Permissions for Individual Users
There is a benefit to centrally managing group membership of users via Active Directory but sometimes it’s more convenient to be able to apply permissions to individual users. This is now possible via a new tab in the permissions dialog.
KNIME for AWS and Azure
KNIME Server Large for AWS
With this release comes KNIME Server Large for AWS. One of the advantages of KNIME Server Large is the distributed executors functionality. When deployed on AWS as a solution template from the AWS Marketplace, KNIME Server Large enables running auto-scaling groups with executors that can scale up and down as the workflow execution demand changes. This results in a smooth end user experience, while keeping hardware and software costs in check.
KNIME Server Small for Azure
KNIME Server Small is now available on the Microsoft Azure Marketplace - and there is a one month free trial to test the features and performance. It joins the already available KNIME Server Medium and KNIME Server (BYOL) offerings, as well as KNIME Analytics Platform. All offerings have been customized to give the best performance on Azure. Full documentation for running KNIME Server on Azure is available on our website, on the Azure Marketplace, or in the KNIME documentation.
General Release Notes
Changes to Java Runtime and KNIME Analytics Platform Upgrade Procedure
KNIME Analytics Platform 4.0 is distributed with AdoptOpenJDK, which is an open source version of the Java Runtime Environment. Previous releases were based on Oracle Java. For details on what version of Java is used, see this FAQ.

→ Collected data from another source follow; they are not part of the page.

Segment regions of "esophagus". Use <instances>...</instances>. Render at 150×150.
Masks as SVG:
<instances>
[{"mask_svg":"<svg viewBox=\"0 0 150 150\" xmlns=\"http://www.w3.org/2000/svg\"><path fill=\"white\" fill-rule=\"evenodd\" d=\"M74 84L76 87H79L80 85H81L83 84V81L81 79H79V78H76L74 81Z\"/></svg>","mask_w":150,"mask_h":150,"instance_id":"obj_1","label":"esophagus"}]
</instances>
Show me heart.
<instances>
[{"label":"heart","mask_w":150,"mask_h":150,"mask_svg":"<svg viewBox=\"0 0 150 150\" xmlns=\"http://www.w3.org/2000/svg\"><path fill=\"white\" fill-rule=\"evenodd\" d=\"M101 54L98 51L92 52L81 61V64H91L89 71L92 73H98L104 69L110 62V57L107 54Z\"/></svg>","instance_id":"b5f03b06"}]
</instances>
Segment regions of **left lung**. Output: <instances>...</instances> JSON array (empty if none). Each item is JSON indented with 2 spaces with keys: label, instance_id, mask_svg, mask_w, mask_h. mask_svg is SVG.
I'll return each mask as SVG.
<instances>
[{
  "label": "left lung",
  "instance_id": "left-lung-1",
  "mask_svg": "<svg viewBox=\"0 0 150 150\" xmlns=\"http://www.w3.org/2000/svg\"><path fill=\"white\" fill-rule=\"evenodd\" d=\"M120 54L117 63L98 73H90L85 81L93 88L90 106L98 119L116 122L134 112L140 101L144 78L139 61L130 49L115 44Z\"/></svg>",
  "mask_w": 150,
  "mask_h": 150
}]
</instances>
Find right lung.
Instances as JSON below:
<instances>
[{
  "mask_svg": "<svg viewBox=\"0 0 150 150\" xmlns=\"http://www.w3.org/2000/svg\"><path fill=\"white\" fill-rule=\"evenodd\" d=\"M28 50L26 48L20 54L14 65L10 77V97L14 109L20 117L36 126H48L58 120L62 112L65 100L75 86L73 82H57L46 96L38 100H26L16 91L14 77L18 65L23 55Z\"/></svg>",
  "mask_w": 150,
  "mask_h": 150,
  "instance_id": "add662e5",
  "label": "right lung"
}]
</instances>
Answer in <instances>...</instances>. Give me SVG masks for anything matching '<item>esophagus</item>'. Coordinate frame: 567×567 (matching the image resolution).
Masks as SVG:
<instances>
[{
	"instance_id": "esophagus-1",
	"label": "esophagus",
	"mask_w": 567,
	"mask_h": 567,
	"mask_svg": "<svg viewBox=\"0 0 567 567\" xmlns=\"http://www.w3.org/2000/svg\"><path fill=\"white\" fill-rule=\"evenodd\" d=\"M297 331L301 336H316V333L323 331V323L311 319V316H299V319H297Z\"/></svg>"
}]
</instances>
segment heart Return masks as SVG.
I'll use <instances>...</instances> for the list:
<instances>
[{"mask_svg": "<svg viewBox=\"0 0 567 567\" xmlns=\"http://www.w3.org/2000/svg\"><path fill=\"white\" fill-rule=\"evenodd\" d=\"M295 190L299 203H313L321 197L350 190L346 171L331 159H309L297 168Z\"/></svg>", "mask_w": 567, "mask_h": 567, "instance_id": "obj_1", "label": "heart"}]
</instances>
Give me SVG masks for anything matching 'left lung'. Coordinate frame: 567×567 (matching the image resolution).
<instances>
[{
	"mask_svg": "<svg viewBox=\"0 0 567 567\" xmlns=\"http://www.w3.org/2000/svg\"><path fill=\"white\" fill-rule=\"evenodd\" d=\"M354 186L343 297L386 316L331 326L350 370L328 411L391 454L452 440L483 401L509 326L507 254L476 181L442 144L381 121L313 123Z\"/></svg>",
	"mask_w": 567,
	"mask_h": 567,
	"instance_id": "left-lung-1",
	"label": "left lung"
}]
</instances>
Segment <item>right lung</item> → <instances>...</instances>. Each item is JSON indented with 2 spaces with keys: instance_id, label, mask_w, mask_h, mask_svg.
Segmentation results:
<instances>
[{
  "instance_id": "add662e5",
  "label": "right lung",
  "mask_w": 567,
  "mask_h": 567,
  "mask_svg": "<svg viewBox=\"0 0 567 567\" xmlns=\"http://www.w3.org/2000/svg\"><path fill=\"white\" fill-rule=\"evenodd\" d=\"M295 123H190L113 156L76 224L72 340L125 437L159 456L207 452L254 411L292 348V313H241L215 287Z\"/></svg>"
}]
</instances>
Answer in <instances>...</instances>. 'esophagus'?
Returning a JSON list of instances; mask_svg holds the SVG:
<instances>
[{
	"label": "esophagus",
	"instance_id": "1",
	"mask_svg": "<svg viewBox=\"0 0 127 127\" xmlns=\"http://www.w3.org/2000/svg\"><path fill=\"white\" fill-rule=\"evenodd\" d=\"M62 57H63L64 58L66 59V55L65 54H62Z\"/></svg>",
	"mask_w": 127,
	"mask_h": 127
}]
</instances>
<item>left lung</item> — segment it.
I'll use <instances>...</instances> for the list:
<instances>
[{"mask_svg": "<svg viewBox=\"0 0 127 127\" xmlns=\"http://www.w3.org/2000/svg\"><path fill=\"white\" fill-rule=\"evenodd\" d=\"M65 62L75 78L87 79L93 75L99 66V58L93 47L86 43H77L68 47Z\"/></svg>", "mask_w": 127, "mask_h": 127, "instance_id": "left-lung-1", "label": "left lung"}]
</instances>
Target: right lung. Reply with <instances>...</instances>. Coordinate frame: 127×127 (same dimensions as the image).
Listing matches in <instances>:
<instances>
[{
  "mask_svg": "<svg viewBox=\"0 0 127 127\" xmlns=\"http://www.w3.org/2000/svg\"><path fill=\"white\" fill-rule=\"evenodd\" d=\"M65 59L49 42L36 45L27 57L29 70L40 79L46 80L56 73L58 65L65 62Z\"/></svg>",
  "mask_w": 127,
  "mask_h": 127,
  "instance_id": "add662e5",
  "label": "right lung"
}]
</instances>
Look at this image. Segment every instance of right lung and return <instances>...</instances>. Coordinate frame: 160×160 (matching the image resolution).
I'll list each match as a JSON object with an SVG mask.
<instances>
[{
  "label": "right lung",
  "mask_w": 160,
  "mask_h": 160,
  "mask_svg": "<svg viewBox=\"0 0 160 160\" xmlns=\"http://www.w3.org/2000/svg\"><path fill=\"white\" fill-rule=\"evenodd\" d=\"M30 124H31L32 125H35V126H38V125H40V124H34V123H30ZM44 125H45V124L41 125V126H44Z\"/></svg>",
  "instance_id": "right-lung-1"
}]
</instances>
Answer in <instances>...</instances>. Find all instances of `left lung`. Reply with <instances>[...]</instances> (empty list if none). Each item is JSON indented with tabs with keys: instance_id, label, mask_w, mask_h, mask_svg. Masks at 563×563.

The community contributions underwent some changes that may affect you. Specifically, some contributions moved between update sites, we created some new categories, and all contributions needed changes that mean that older versions (e.g. those compatible with KNIME Analytics Platform 3.7) will not work with KNIME Analytics Platform 4.0. In short the changes mean that contributions in the Community Extensions (Trusted) and Community Extensions (Experimental) (previously named Stable Community Contributions) use the same copy of one of the four following license files:
- GPLv2 (http://www.gnu.org/licenses/
- GPLv3 (http://www.gnu.org/licenses/
- BSD (https://opensource.org/
- Apache Ver 2.0 (http://www.apache.org/
Due to those changes, some contributions have moved between update sites. Also note that not all community contributions have been migrated to the new version. If you have community extensions installed currently, you should first check that they are available in KNIME Analytics Platform 4.0.
Despite KNIME Analytics Platform being a major new version, we tried hard to keep the programming API stable. There have been a few changes that you should know about in case you have developed custom nodes:
- Dependencies to KNIME plugins need to be updated in your plugin's Manifest file. See here for an example.
- Classes and interfaces that changed and that are potentially relevant are:
- KNIMEResourceNavigator (removed)
- RSyntaxTextArea classes (moved to separate plugin)
We hope you like the new release features and provide us with lots of feedback!